There was a suspicion in him, a foreboding of what Merthian was about. All he could pin down of it was the havoc a king-making war might create; but there was something worse, something the young Marchwarden had glanced over. Something worse. The nailhead tapped, the words fell and the stone clinked dull wrath through the smoke. Even Olvar and Gille had sung richer, more entangled versions, over the corsair mailshirts; but it was directness, not complexity, that was needed here, a sheer focusing of force. Kunrad heaped the fire, though even his leathern fingers were shrivelling from the heat. He must finish before the dawn.

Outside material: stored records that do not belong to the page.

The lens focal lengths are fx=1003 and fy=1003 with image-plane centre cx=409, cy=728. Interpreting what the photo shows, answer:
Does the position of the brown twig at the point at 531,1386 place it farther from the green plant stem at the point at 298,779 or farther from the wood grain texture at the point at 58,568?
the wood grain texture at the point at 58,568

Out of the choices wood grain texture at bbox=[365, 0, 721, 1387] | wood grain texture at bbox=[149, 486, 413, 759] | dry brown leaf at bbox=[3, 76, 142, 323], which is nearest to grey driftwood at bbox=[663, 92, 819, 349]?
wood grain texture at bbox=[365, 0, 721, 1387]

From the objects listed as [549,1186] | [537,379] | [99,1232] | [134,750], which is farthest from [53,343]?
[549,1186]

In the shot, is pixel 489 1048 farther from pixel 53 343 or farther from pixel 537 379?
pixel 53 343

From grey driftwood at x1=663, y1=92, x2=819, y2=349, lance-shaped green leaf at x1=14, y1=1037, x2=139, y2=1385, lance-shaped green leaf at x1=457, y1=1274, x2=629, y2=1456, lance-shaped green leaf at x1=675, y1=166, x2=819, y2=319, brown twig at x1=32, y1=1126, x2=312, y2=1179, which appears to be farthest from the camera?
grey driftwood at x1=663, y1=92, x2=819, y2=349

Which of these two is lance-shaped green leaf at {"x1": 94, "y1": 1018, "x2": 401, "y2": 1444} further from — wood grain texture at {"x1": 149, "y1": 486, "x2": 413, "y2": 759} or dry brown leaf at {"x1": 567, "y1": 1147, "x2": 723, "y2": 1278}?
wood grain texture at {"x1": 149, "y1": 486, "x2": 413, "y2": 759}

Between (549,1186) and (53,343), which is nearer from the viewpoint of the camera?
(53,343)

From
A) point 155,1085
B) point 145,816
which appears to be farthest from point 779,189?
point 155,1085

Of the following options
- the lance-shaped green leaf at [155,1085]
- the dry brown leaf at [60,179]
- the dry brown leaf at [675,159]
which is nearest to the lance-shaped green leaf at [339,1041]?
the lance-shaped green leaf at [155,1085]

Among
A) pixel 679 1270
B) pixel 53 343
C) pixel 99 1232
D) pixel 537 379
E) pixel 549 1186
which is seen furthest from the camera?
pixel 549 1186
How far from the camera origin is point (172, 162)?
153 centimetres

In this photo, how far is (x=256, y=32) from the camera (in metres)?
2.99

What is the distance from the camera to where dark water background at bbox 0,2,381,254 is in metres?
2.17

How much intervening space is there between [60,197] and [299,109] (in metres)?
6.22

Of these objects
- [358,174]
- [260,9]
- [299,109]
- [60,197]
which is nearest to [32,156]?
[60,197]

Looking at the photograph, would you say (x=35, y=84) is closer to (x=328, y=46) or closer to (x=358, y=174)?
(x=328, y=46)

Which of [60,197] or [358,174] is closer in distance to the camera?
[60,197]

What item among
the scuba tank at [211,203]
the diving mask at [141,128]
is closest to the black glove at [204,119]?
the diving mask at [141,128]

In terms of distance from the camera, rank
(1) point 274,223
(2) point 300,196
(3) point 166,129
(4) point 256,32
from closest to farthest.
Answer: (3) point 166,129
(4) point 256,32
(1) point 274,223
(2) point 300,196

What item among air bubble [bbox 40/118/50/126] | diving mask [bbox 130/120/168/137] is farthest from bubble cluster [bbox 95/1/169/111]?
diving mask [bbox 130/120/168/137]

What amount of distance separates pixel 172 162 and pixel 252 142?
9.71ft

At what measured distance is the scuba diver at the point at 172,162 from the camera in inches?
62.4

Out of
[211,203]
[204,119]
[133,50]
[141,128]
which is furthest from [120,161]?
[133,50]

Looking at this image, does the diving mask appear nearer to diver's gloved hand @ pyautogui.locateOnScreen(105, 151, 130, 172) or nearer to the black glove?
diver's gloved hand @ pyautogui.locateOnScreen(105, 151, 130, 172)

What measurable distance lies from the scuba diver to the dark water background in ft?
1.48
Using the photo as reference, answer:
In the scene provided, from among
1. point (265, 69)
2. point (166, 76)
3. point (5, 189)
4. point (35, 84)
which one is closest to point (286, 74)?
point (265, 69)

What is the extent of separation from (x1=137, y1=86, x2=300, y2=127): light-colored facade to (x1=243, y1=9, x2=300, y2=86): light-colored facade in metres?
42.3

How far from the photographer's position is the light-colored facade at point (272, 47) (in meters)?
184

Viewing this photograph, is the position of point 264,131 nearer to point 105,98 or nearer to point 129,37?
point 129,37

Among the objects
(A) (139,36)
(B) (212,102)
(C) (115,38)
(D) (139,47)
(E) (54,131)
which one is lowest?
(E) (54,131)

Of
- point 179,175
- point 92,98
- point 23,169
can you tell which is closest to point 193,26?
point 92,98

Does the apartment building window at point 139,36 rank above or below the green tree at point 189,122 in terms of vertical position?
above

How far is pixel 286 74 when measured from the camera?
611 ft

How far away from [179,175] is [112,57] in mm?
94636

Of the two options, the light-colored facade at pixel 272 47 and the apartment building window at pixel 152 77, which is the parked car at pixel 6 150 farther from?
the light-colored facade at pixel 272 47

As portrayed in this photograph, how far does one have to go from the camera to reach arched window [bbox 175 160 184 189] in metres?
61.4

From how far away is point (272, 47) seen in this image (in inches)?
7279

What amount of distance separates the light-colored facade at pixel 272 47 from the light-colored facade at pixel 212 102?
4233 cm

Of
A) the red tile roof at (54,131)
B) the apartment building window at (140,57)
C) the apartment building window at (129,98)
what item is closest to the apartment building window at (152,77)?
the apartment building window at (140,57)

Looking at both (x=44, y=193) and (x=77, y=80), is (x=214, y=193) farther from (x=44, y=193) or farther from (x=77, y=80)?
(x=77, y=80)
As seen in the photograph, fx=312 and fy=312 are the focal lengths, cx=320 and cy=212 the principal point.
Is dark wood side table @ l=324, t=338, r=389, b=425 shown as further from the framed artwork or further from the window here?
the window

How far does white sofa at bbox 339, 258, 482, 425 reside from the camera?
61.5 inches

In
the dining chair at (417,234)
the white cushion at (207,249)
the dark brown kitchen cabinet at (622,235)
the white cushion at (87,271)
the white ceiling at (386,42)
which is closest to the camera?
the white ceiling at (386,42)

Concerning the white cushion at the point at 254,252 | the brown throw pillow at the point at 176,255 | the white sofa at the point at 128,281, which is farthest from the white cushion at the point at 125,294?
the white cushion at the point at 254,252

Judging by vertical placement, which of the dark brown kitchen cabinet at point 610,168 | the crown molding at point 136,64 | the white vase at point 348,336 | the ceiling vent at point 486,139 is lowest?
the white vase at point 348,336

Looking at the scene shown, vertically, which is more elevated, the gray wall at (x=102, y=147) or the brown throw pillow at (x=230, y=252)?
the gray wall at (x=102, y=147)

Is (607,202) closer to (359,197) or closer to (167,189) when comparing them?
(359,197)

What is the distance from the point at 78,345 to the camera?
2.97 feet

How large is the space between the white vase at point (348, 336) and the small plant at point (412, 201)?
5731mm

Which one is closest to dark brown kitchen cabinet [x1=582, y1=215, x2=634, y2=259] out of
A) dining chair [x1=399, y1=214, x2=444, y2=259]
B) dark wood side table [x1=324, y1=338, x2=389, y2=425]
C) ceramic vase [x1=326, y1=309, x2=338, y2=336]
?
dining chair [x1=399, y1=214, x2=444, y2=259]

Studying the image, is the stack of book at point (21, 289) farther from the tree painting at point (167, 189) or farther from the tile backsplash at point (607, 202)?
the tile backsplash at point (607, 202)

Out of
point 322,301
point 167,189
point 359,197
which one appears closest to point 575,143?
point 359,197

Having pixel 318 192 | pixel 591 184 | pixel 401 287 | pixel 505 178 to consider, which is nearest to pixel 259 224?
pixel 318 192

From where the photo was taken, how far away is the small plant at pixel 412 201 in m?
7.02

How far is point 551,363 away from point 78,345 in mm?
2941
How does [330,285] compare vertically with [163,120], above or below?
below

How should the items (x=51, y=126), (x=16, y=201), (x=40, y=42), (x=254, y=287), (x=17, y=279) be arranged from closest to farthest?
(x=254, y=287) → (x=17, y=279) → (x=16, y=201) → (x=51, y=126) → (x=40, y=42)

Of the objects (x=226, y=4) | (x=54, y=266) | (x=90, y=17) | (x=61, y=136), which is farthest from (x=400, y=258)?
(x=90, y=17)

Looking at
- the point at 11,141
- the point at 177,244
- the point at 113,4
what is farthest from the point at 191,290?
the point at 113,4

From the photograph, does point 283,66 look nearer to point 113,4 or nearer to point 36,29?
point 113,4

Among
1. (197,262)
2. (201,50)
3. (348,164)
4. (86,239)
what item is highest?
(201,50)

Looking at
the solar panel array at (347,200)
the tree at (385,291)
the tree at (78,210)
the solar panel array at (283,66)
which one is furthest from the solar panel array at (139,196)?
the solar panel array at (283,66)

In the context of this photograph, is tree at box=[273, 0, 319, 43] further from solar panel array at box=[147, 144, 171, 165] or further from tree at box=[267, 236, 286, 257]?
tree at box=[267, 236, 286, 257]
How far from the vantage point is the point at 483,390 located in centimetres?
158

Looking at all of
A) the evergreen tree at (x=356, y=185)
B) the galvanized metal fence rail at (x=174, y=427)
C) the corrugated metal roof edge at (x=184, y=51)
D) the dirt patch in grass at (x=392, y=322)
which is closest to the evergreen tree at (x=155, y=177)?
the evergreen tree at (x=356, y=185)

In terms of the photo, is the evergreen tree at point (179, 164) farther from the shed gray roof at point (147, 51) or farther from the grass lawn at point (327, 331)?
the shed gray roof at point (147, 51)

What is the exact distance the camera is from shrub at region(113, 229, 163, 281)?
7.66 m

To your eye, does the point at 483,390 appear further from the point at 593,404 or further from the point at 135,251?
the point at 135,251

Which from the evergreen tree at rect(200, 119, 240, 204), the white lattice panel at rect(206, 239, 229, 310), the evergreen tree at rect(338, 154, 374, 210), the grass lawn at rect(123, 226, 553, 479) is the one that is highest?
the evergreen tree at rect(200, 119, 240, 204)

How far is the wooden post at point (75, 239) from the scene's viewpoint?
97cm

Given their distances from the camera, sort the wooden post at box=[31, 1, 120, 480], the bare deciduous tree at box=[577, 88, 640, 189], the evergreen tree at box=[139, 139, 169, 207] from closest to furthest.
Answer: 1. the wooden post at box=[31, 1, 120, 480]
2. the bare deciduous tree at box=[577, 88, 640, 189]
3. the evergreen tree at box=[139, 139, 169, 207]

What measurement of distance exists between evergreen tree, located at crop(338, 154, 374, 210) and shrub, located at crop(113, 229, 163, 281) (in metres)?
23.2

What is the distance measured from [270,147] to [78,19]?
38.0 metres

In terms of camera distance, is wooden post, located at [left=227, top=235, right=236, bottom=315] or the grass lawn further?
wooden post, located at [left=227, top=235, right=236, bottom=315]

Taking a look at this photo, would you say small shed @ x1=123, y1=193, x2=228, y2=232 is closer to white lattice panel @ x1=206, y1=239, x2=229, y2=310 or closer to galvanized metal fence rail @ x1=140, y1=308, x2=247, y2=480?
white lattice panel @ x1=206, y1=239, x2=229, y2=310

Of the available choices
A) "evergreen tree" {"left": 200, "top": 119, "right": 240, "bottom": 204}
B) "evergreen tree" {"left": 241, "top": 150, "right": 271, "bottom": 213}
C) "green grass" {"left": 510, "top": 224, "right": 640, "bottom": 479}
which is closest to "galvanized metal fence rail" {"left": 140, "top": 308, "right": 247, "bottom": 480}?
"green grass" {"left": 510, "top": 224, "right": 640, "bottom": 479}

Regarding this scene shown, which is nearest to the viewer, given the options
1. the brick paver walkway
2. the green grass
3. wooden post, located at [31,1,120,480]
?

He was tired, so tired that he found himself sagging over the fire, yet without slackening the beat in the slightest, or faltering on a single syllable, so much was smithcraft a part of him. He stared stupidly at the tiny heap of metal he was tapping, seeing it choking in the embers. Hastily he blew them back and snatched up the fragments, burning his fingers on the hot stone. Keenly he stared at them, and even as the fire faltered he felt a fierce inner glow that stirred his heart and filled his empty stomach; for tiny glints awoke there, brighter far than the embers, bright as the stars that faded in the sky beyond. Stumbling on stiffened legs he hurried back to the water and in, untwining the wire as he went, crouching, shivering, in the sunken notch to wrap it around and around the bars, and with each a tiny particle of the metal. It took most of his strength, and he stumbled back up. But before he allowed himself to collapse, he built up the fire, and brushed the stone clean, and wrang water into its hollow surface. Into that he put the dried mushrooms; and only then sank back on his decimated bed, more stone than otherwise, and curled up shivering in his blanket.